## Tekst do przeczytania
Nasza Loteria SR - pasek na kartach artykułów

Obóz pracy u nas! (video + fotogaleria)

Piotr Jasina
Ukrainki nie rozumiały wczoraj dlaczego straż graniczna każe im wyjechać. Przyjechały legalnie, nie skarżyły się. - Jak do nas przyjedziecie, przywitamy was tak samo - mówiły. Dziś decyzję o ich wyjeździe podejmie komendant naszego oddziału straży granicznej.
Ukrainki nie rozumiały wczoraj dlaczego straż graniczna każe im wyjechać. Przyjechały legalnie, nie skarżyły się. - Jak do nas przyjedziecie, przywitamy was tak samo - mówiły. Dziś decyzję o ich wyjeździe podejmie komendant naszego oddziału straży granicznej. Marcin Bielecki
- Mają gorzej, niż Polacy we włoskich obozach pracy - powiedział pogranicznik po wyjściu z budynku, w którym gnieździły się Ukrainki.

Spały na pryczach, nawet po osiem w jednym pokoju. Na poddaszu materace leżą obok siebie, w jednej izbie.

Zarobiły 50 zł

Miały zarabiać 70 zł dziennie. Po tygodniu pracy dostały 50.
Miały pracować w polu przez trzy miesiące i wrócić z wypchanym portfelem. Pracowały w hali, przy produkcji świątecznych stroików. Najprawdopodobniej wrócą do domu po dwóch tygodniach; bez pieniędzy. Dostaną roczny zakaz przyjazdu do Polski.

- Miałem płacić 70 zł dniówki, ale za pracę na polu - powiedział Jan Siwiec, który ściągnął kobiety do Polski za pośrednictwem urzędu pracy w Pyrzycach. - Nie znam prawa. Nie wiedziałem, że kobiety nie mogą pracować przy stroikach w hali. A wierzba na polu była opryskana. Nie można było jeszcze jej zbierać.

## Treść polecenia
Czy możesz przeredagować fragment artykułu o Ukrainkach od „Miały pracować w” do „jeszcze jej zbierać.”, wstawiając „w szklarni” w miejsce „w hali”?

## Dostarczone pozycje
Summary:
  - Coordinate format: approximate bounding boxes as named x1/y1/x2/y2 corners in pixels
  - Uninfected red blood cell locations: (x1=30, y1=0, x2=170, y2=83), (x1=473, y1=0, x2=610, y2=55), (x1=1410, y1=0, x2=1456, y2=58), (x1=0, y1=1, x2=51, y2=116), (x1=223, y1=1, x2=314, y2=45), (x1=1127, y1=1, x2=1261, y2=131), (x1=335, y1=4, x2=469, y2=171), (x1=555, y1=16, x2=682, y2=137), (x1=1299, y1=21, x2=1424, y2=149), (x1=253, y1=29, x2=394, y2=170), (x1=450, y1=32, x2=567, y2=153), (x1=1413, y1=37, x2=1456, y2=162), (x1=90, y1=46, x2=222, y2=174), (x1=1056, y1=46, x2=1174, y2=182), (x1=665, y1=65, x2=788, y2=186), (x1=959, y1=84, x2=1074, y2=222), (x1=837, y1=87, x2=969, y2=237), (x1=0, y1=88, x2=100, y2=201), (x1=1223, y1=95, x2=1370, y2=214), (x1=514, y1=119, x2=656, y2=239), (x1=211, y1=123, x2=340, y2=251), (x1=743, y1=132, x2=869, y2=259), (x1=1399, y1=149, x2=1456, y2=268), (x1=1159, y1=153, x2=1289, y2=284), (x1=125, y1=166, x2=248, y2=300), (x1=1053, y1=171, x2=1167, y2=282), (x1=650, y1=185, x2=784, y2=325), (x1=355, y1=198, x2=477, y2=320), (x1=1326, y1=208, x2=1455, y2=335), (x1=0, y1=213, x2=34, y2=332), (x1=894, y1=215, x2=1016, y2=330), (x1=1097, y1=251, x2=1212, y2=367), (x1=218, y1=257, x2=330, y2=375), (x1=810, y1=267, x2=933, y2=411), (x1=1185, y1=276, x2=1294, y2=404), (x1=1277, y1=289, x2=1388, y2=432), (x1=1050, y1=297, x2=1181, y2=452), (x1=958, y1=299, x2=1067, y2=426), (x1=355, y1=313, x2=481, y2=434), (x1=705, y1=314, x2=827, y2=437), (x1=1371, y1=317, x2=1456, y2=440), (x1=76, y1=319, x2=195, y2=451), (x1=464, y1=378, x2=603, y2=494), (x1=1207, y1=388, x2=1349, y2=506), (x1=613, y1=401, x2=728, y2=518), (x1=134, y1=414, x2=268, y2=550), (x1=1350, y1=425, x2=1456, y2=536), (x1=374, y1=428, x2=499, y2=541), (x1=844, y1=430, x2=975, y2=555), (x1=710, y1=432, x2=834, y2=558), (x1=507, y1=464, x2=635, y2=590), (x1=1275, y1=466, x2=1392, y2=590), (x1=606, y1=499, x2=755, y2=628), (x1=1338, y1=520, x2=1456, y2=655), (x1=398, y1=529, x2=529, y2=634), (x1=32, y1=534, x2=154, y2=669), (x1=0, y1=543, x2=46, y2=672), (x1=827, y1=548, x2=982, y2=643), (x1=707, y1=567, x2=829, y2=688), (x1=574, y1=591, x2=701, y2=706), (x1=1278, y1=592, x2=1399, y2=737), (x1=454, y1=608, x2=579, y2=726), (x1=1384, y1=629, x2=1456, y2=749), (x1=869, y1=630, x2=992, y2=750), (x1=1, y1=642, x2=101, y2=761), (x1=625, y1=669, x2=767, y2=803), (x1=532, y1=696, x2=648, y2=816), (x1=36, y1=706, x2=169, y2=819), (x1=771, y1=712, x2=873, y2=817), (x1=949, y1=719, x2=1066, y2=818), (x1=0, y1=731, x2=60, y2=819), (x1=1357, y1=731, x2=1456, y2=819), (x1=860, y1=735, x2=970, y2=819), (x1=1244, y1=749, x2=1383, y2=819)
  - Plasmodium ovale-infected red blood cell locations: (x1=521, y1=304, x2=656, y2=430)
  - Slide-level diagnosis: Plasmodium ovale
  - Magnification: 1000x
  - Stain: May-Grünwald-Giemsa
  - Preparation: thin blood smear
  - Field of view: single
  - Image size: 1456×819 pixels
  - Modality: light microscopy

## Wynik zadania
Miały pracować w polu przez trzy miesiące i wrócić z wypchanym portfelem. Pracowały w szklarni, przy produkcji świątecznych stroików. Najprawdopodobniej wrócą do domu po dwóch tygodniach; bez pieniędzy. Dostaną roczny zakaz przyjazdu do Polski.

- Miałem płacić 70 zł dniówki, ale za pracę na polu - powiedział Jan Siwiec, który ściągnął kobiety do Polski za pośrednictwem urzędu pracy w Pyrzycach. - Nie znam prawa. Nie wiedziałem, że kobiety nie mogą pracować przy stroikach w szklarni. A wierzba na polu była opryskana. Nie można było jeszcze jej zbierać.